19 Aug 2008

More A-Grade gamers

I was in a pub at the weekend and they had an old school games machine that had the likes of PacMan and Space Invaders on it. Naturally I went and had a go, as did my mate that I would never have picked as a gamer, let alone someone that’s in to classic games. The embarrassing thing was that he was bloody awesome at it – way better than me – even though (as he confessed) it had been a long time since he played.

He is, of course, yet another victim of the “I’m too old to play video games” culture that has kept many adults away from a whole host of games consoles for decades. Which brings me to the point of this post –another attempt to get people to think about gaming in a different way.

New findings discussed at the Annual Convention of the American Psychological Association in Boston (the home of my favourite beer, Sam Adams) looked at the effect that playing video games has on people. We’ve already heard about the recovery of rehab patients using the Wii, or surgeons improving their hand-eve coordination, but according to psychologist Douglas Gentile of Iowa State University, games are “powerful educational tools and have many effects we might not have expected they could."
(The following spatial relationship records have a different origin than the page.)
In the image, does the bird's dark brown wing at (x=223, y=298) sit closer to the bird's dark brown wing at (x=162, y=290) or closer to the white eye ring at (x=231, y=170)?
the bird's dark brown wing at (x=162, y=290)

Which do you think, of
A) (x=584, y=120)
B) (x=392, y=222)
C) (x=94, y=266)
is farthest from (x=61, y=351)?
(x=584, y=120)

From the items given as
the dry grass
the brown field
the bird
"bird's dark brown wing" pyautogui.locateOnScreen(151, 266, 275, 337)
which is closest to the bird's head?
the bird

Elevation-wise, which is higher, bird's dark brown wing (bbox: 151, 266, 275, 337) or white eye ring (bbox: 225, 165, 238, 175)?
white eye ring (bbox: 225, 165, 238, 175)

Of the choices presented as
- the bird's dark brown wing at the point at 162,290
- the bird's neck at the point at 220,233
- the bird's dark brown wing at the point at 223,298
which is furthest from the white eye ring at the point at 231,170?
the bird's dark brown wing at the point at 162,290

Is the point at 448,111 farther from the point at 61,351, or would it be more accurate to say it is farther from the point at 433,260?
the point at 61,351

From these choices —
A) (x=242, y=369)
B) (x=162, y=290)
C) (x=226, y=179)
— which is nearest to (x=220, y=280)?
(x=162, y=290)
MyTake – Surprise, surprise, yet another academic that thinks gaming is a good thing. We have to get over our pre-conceptions about gaming and jump-in. I went to a conference a while back where someone described Facebook as a giant game and I reckon they’re right, the only difference between this and gaming on a console is the negative connotations placed on console gaming by technophobes that refuse to embrace new technology (and probably think that the internet is a bad thing). Jump-in, experience it because in the next two years gaming, social networking, TV, entertainment is all going to be the same thing.